DOCUMENT EXCERPT:
--- START ---

Hymenopterans range in size from very small to large insects. Their mouthparts are adapted for chewing, with well-developed mandibles (ectognathous mouthparts). Many species have further developed the mouthparts into a lengthy proboscis, with which they can drink liquids, such as nectar. Hymenopterans usually have two pairs of wings, but some solitary wasps and worker ants don't. They typically have large compound eyes with three simple eyes, ocelli.

The forward margin of the hind wing bears a number of hooked bristles, or "hamuli", which lock onto the fore wing, keeping them held together (hamuli wing coupling). The smaller species may have only two or three hamuli on each side, but the largest wasps may have a considerable number, keeping the wings gripped together especially tightly. Hymenopteran wings have relatively few veins compared with many other insects, especially in the smaller species.

In the more ancestral hymenopterans, the ovipositor is blade-like, and has evolved for slicing plant tissues. In the majority, however, it is modified for piercing, and, in some cases, is several times the length of the body. In some species, the ovipositor has become modified as a stinger, and the eggs are laid from the base of the structure, rather than from the tip, which is used only to inject venom. The sting is typically used to immobilize prey, but in some wasps and bees may be used in defense.

Hymenopteran larvae typically have a distinct head region, three thoracic segments, and usually nine or 10 abdominal segments. In the suborder Symphyta, the eruciform larvae resemble caterpillars in appearance, and like them, typically feed on leaves. They have large chewing mandibles, three pairs of thoracic limbs, and, in most cases, six or eight abdominal prolegs. Unlike caterpillars, however, the prolegs have no grasping spines, and the antennae are reduced to mere stubs. Symphytan larvae that are wood borers or stem borers have no abdominal legs and the thoracic legs are smaller than those of non-borers.

--- END ---

WHAT YOU WILL DO:
#1 Reproduce the passage on hymenopterans from "Hymenopteran larvae typically" to "those of non-borers.".
#2 Answer these questions from the passage on hymenopterans:
(a) What are the hooked bristles on the forward margin of the hind wing called?
(b) In species whose ovipositor has become a stinger, from what part of the structure are the eggs laid?
(c) How many abdominal prolegs do most Symphyta larvae have?

INPUT DATA:
--- START ---

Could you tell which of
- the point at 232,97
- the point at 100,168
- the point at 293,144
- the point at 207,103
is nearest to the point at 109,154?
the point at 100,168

--- END ---

RESPONSES:
#1
Hymenopteran larvae typically have a distinct head region, three thoracic segments, and usually nine or 10 abdominal segments. In the suborder Symphyta, the eruciform larvae resemble caterpillars in appearance, and like them, typically feed on leaves. They have large chewing mandibles, three pairs of thoracic limbs, and, in most cases, six or eight abdominal prolegs. Unlike caterpillars, however, the prolegs have no grasping spines, and the antennae are reduced to mere stubs. Symphytan larvae that are wood borers or stem borers have no abdominal legs and the thoracic legs are smaller than those of non-borers.

#2
(a) Hamuli.
(b) From the base, not the tip.
(c) Six or eight.